This is a proof-of-concept case study in an HTA context applying a recently developed value framework, the Advance Value Framework (AVF),22,23 for assessing the value of metastatic castrate-resistant prostate cancer (mCRPC) treatment options following second-line chemotherapy. This corresponds to the first of a series of case studies that test in practice the AVF by engaging with and eliciting the preferences of decision makers from national HTA agencies and payer bodies in Europe.
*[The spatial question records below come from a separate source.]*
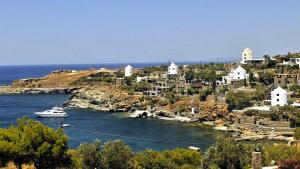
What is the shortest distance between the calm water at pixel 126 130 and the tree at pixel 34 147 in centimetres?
1955

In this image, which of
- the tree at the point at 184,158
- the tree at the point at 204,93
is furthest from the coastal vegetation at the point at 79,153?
the tree at the point at 204,93

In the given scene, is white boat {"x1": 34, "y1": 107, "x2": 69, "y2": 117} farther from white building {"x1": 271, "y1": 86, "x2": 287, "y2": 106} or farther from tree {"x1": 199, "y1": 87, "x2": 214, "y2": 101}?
white building {"x1": 271, "y1": 86, "x2": 287, "y2": 106}

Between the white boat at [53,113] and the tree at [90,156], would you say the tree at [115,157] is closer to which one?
the tree at [90,156]

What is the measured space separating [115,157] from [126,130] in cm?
3006

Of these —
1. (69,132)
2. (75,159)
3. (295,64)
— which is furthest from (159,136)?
(295,64)

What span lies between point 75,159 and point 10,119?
4025 centimetres

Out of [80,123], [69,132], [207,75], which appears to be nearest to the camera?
[69,132]

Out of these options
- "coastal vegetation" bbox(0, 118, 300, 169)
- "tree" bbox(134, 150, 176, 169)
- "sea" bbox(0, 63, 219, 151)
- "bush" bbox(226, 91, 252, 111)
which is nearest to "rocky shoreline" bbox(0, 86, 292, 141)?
"sea" bbox(0, 63, 219, 151)

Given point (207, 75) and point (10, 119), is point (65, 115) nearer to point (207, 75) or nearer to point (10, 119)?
point (10, 119)

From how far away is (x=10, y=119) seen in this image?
5862 centimetres

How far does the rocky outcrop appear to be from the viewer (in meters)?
66.9

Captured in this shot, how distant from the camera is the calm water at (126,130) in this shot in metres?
42.4

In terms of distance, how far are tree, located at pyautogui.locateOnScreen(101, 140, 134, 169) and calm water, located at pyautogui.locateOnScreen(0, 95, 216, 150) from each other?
19.5 meters

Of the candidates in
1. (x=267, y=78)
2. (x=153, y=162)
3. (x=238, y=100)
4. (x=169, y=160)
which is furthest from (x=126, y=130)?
(x=153, y=162)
It forms continuation of pilot work from an earlier case study on the assessment of drugs for metastatic colorectal cancer using value judgements from a range of stakeholders in the English setting. 24 A facilitated workshop was organized taking the form of a decision conference, 25 adopting a facilitated decision analysis modelling approach,26,27 and involving an experts panel of assessors from the Swedish Dental and Pharmaceutical Benefits Agency (Tandvårds- och läkemedelsförmånsverket [TLV]). Metastatic prostate cancer was chosen as a case study topic mainly because of its high disease severity and the availability of several expensive treatment options that highlight a clear decision problem. This indication has been a popular appraisal topic by numerous HTA agencies, including TLV in Sweden and the National Institute for Health and Care Excellence (NICE) in England.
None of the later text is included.